Review: Party Boy, by Breton Dukes
'The novel is entirely Marco’s. We are never shown anything outside of what he experiences, or is forced to remember...'
From the acknowledgements in Breton Dukes’ latest book Party Boy, I gather the author didn’t set out to write a novel. Perhaps he intended to document an account of the culture at Otago Boys High School. A former student himself, Dukes spoke to school mates to collect stories, curating a picture of bullying and abuse that feels as much a part of the tradition as the scratchy blazer and the gold lettering on the First XV honours board. In the end, the author decided the easiest way to approach the material was to write fiction, to strike the names from the record if not the shadows of pain and humiliation.
In Party Boy, family man Marco grapples with his past, and his part in the toxic lad culture of his former High School, in the lead up to his 50th birthday party. Dukes is the author of three short story collections, What Sort of Man (2020), Empty Bones (2014) and Bird North (2011), but Party Boy is his first novel.

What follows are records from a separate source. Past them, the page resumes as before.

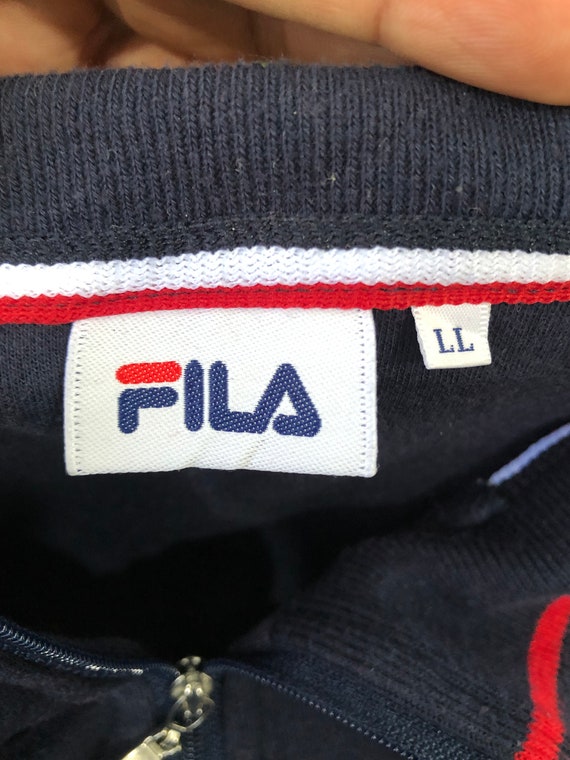 Vintage Fila Small Logo Embroidery Quarter Zip (code:… - Gem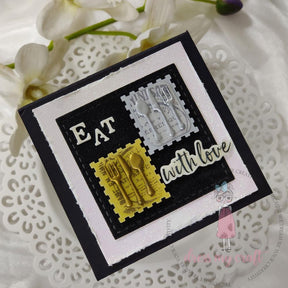 Dress My Craft Paper Punch - Postcard Ticket - The Merri Artist - merriartist.com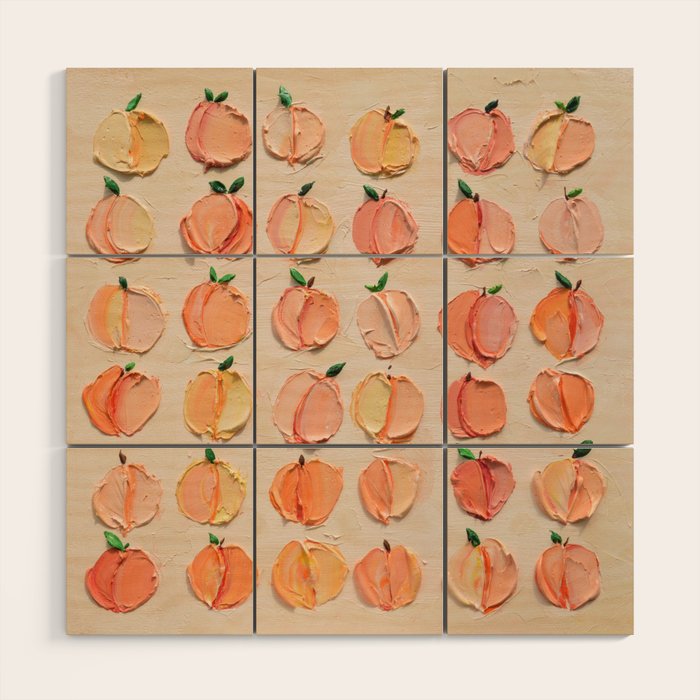 Peachy Keen Wood Wall Art Gallery Image 1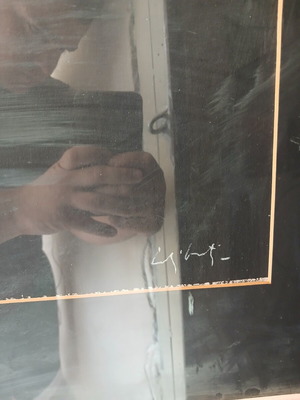 Giorgio Celiberti произведение употребявано 60×70 номер 6/200, рамка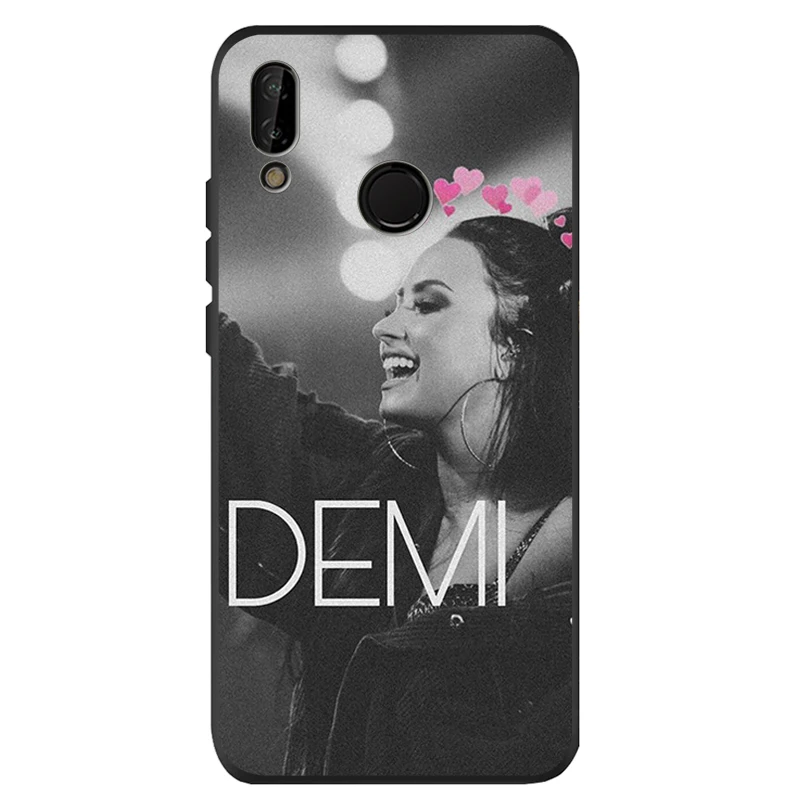 Черный силиконовый мягкий чехол Деми Lovato для телефона Huawei P40 P30 P20 P10 P9 Lite Pro 2019 P smart 2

The novel is entirely Marco’s. We are never shown anything outside of what he experiences, or is forced to remember, when the apparitions of his past begin to infiltrate the here and now. This inside-his-head format feels like a good fit for Marco’s intensity. While he goes about the chaotic machinations of his family life, work and (mercifully) therapy, Marco’s obsessive ruminations on who he is versus how he is perceived illustrates a nuclear level of self-obsession. He can be hard to like. He’s frankly a terrible employee. His lucid sexual imaginings featuring wife Michelle are offset against the realities of their chilly marital standoff. There are stories from his school days that he cannot lock eyes with. Yet, he is redeemed in his dedication to domestic life and tenderness towards the couple’s three boys. And this is the question Marco pushes against throughout the book. When the scale of integrity teeters between good and bad, shame and pride, how do we know who we are?

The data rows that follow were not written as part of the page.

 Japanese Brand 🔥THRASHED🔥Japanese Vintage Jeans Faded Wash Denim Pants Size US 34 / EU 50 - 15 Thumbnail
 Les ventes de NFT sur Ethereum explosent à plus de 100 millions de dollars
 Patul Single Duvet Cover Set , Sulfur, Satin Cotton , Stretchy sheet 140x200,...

Dukes brings a short story writer’s sensibility to the page with his pared down style, and attention to specific detail. This skill is deftly demonstrated in the opening scene where Marco is floundering as a lone chef in a busy kitchen, addled by painkillers, and digging himself into chaos and disarray. The tension is as palpable as the scent of the sizzling grill. ‘Get the arancini balls made, Marco!’ you want to yell, as from the first sentence this flawed and struggling character springs forth as complete and real. You could describe it as character-driven; certainly it feels like a hard-out exploration of what makes up a person.

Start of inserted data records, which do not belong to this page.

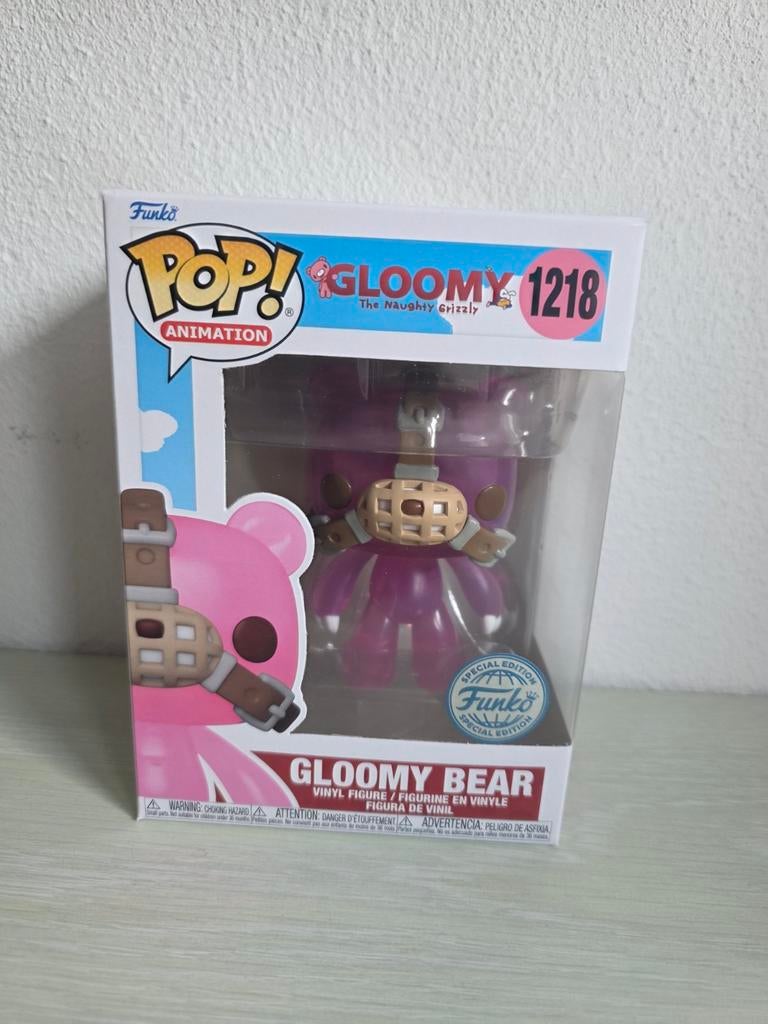Gloomy Bear - Funko Exclusive - 1218, 21 Holborn Viaduct, London, EC1A 2DY, SupportEMEA@Funko.com, Funko, Nieuw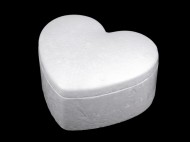 Krabika srdce k dotvoen 12,5x15 cm polystyren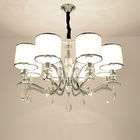 Brushed nickel sphere chandelier with lamshade for home lighting (WH-MI-41)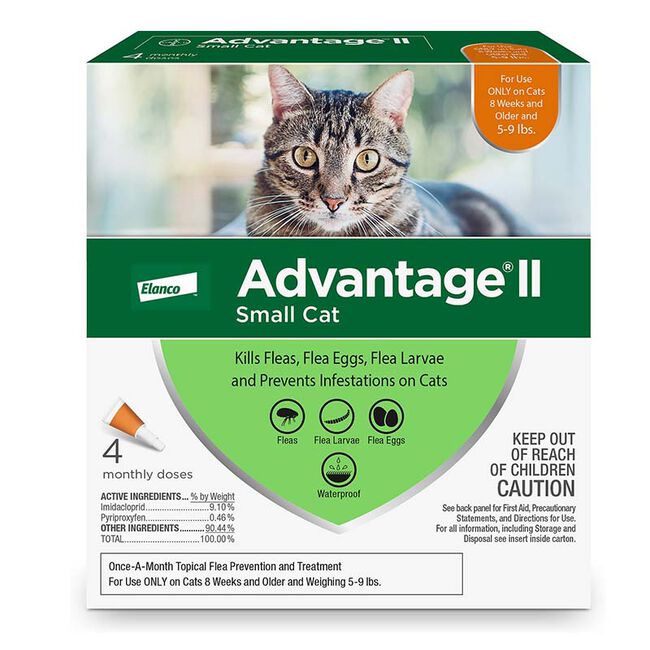 Advantage II Flea & Tick Topical for Cats image number null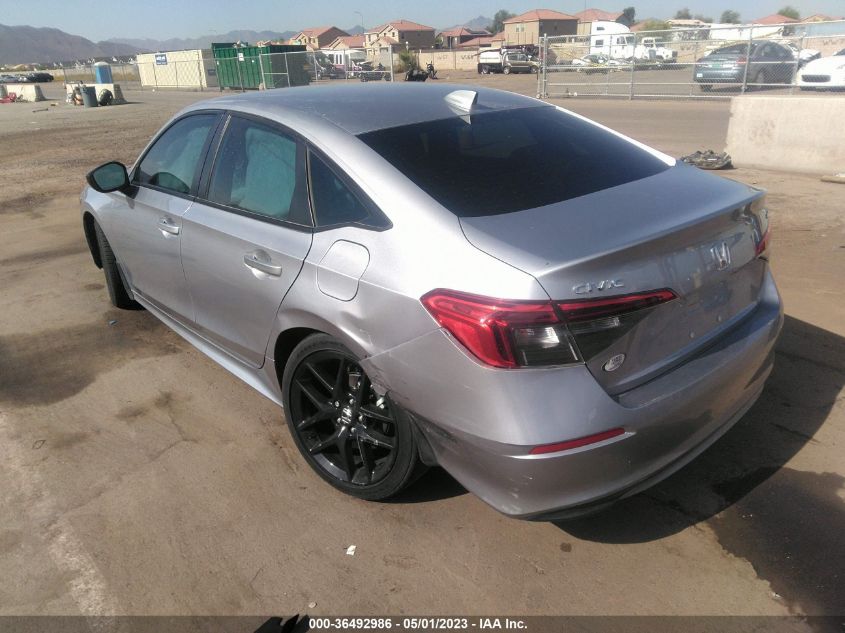 2022 HONDA CIVIC SEDAN SPORT - 2HGFE2F57NH571967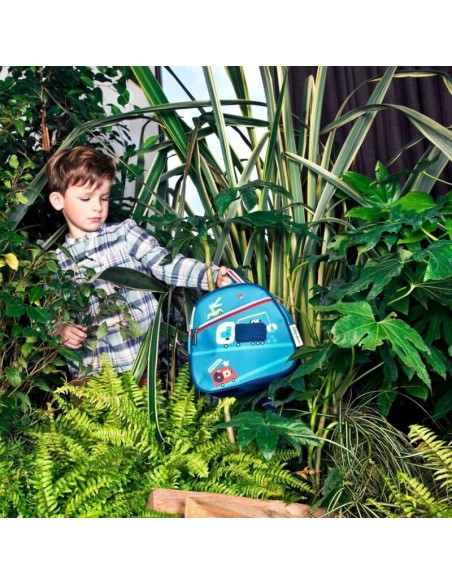 En el Camino mochila de pet reciclado de Lilliputiens.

The storyline centres around Marco’s spiraling crisis of confidence in the lead up to his 50th birthday. He decides to organise a party, throwing the net wide to invite people from all the eras of his life. In his mind, the celebration becomes a moment of reckoning where the life he has built, at least the one that others can see, is on show. This isn’t an active, adventurous plot. The story happens in Marco’s head, and we alternately follow along with adult Marco, faltering and searching for meaning; the teenage rugby head, neck deep in bullying culture; and the frightened boy, isolated from his parents and adrift. The story is at its most powerful during these dips into the past. The present action is less urgent at times. I was left unquenched by the odd thread that was pulled and not revealed.
The extended party scene, however, is as skillfully displayed as you could ask for. It’s notoriously tricky to navigate a multi-room crowd scene. Dukes does it with mastery, juggling a house full of people, an impaired host, and a barbecue threatening to start an inferno. It’s loud, it’s disjointed, and immersive reading. Heady stuff and an impressive first novel.